- [Data for the task]:
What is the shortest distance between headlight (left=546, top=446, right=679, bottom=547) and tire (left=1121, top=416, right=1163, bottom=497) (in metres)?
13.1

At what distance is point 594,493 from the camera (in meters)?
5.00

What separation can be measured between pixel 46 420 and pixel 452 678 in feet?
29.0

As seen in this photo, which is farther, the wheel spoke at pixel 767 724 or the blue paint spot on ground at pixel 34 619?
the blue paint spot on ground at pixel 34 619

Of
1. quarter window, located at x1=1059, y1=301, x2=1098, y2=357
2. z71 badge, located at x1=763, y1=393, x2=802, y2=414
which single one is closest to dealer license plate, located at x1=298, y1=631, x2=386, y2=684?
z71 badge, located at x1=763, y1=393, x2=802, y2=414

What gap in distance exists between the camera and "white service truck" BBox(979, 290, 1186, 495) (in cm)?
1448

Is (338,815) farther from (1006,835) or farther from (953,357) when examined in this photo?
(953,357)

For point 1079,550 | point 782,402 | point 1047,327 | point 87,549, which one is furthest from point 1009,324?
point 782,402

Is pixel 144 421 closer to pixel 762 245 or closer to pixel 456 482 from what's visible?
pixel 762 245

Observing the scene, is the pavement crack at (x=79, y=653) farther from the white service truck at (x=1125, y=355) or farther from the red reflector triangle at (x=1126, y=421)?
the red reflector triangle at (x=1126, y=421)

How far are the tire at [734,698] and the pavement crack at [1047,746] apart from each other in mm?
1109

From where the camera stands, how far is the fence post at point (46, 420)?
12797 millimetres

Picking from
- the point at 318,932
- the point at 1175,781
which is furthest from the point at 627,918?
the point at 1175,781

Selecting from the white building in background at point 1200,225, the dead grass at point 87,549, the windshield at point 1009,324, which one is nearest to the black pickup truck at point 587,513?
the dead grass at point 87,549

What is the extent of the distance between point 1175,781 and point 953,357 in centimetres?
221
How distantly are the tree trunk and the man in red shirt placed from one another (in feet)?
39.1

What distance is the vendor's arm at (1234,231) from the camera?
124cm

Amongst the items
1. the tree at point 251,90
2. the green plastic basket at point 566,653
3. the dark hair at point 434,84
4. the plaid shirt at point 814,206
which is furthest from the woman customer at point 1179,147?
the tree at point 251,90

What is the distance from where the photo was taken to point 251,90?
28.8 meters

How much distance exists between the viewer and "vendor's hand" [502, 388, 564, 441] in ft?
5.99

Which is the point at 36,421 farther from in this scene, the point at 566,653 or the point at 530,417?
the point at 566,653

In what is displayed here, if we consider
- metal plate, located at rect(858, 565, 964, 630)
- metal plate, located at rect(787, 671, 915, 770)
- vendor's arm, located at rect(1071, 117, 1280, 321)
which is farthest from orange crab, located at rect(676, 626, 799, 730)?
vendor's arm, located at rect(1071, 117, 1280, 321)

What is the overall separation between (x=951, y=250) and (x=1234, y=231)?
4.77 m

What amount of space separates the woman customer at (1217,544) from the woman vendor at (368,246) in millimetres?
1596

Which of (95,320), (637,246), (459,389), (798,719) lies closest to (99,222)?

- [Task to carry out]: Each record above should be repeated exactly as it appears.

- [Problem solution]:
What is the shortest distance between headlight (left=546, top=446, right=679, bottom=547) and tire (left=1121, top=416, right=1163, bottom=497) (in metres)?
13.1

At what distance is point 594,493 from the camera (in meters)?
5.00

What separation can be measured between pixel 46 420 and pixel 452 678 in feet?
29.0

As seen in this photo, which is farther, the wheel spoke at pixel 767 724 or the blue paint spot on ground at pixel 34 619?
the blue paint spot on ground at pixel 34 619

Of
1. quarter window, located at x1=1059, y1=301, x2=1098, y2=357
2. z71 badge, located at x1=763, y1=393, x2=802, y2=414
which single one is closest to dealer license plate, located at x1=298, y1=631, x2=386, y2=684?
z71 badge, located at x1=763, y1=393, x2=802, y2=414

What gap in distance exists between the camera and "white service truck" BBox(979, 290, 1186, 495) (in cm)?
1448

Is (338,815) farther from (1006,835) or farther from (953,357) when examined in this photo?
(953,357)

For point 1079,550 | point 782,402 | point 1047,327 | point 87,549, which one is furthest from point 1009,324?
point 782,402

Is pixel 144 421 closer to pixel 762 245 or closer to pixel 456 482 from what's visible?
pixel 762 245

Observing the scene, is the pavement crack at (x=79, y=653) farther from the white service truck at (x=1125, y=355) or farther from the red reflector triangle at (x=1126, y=421)?
the red reflector triangle at (x=1126, y=421)

How far are the tire at [734,698] and the pavement crack at [1047,746] apart from each other in mm?
1109

From where the camera stands, how far is the fence post at point (46, 420)?
12797 millimetres

Picking from
- the point at 318,932
- the point at 1175,781
which is furthest from the point at 627,918?
the point at 1175,781

Selecting from the white building in background at point 1200,225, the dead grass at point 87,549, the windshield at point 1009,324, which one is nearest to the black pickup truck at point 587,513?
the dead grass at point 87,549

What is the extent of the distance between point 1175,781 and point 953,357 in centimetres?
221
How distantly are the tree trunk and the man in red shirt placed from one another (in feet)?
39.1

What distance is the vendor's arm at (1234,231) from the camera?
124cm

Amongst the items
1. the tree at point 251,90
2. the green plastic basket at point 566,653
3. the dark hair at point 434,84
4. the plaid shirt at point 814,206
which is furthest from the woman customer at point 1179,147?
the tree at point 251,90

What is the distance from where the photo was taken to point 251,90?
28.8 meters

How much distance exists between the viewer and "vendor's hand" [502, 388, 564, 441] in ft?
5.99

Which is the point at 36,421 farther from in this scene, the point at 566,653 or the point at 530,417?
the point at 566,653

In what is displayed here, if we consider
- metal plate, located at rect(858, 565, 964, 630)
- metal plate, located at rect(787, 671, 915, 770)
- vendor's arm, located at rect(1071, 117, 1280, 321)
which is farthest from orange crab, located at rect(676, 626, 799, 730)?
vendor's arm, located at rect(1071, 117, 1280, 321)

What is the overall separation between (x=951, y=250) and (x=1234, y=231)?
4.77 m

What amount of space separates the woman customer at (1217,544) from the woman vendor at (368,246) in millimetres?
1596

Which of (95,320), (637,246), (459,389), (798,719) lies closest to (99,222)?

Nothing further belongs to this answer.